Telemaque Lavidas was convicted in January of leaking corporate secrets he got from his father, a director of Ariad Pharmaceuticals Inc. Lavidas is set to be sentenced June 25.

“Lavidas is a sophisticated businessman who well understood the duties and responsibilities to keep confidential corporate information,” prosecutors said in a court filing Tuesday. “Despite a stellar education, his family’s extraordinary wealth, and all the advantages he was given in life, the defendant chose to engage in criminal conduct multiple times over a three-year period.”

Lavidas was the first U.S. defendant tried in connection with an international insider-trading ring that generated tens of millions of dollars on illegal tips about drug companies from investment bankers and corporate insiders.

He was convicted of passing inside information about Ariad to George Nikas, a friend who owned a chain of Greek restaurants in New York. Nikas is charged with insider trading and is believed to be in Greece.

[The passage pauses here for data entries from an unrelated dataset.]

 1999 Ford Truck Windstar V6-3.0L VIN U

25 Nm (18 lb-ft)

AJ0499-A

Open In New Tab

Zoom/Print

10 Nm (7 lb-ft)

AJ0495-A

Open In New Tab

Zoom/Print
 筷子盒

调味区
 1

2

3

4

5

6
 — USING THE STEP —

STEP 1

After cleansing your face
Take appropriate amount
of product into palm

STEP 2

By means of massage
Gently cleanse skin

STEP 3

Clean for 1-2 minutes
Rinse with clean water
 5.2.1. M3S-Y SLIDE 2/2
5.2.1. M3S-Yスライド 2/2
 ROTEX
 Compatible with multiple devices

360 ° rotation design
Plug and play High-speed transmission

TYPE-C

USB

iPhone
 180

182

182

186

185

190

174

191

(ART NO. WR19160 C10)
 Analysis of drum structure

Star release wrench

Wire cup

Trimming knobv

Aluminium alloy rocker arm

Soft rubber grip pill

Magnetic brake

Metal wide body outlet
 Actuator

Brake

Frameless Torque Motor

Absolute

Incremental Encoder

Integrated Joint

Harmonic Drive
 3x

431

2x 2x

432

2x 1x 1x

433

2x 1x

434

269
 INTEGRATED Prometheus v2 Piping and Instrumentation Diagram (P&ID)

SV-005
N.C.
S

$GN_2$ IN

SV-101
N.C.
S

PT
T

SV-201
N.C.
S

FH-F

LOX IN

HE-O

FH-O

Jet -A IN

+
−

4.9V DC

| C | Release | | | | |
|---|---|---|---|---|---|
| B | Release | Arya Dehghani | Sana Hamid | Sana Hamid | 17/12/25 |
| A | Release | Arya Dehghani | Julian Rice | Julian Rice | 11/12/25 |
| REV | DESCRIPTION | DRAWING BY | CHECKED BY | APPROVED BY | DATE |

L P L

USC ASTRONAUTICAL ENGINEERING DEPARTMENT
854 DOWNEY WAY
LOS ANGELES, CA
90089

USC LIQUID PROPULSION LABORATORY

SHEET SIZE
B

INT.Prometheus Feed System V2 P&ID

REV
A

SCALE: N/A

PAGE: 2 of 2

Prosecutors told U.S. District Judge Denise Cote that Lavidas should get less than 6 1/2 years, the maximum called for under federal sentencing guidelines, but “substantially in excess” of the 18 months recommended by U.S. probation authorities. Lavidas has been held in a New York jail since his arrest in October.

Lavidas last week asked Cote to sentence him to no more than the eight months he’s already spent behind bars. His lawyer, Jonathan Streeter, pointed to the sentence of home detention imposed on former Goldman Sachs Group Inc. banker Bryan Cohen, who pleaded guilty in a related insider trading scheme. In Cohen’s case, prosecutors had sought a three-year sentence.

Streeter didn’t respond to an email seeking comment on the government’s sentencing recommendation.

The case is U.S. v. Lavidas, 19-cr-00716, U.S. District Court, Southern District of New York (Manhattan).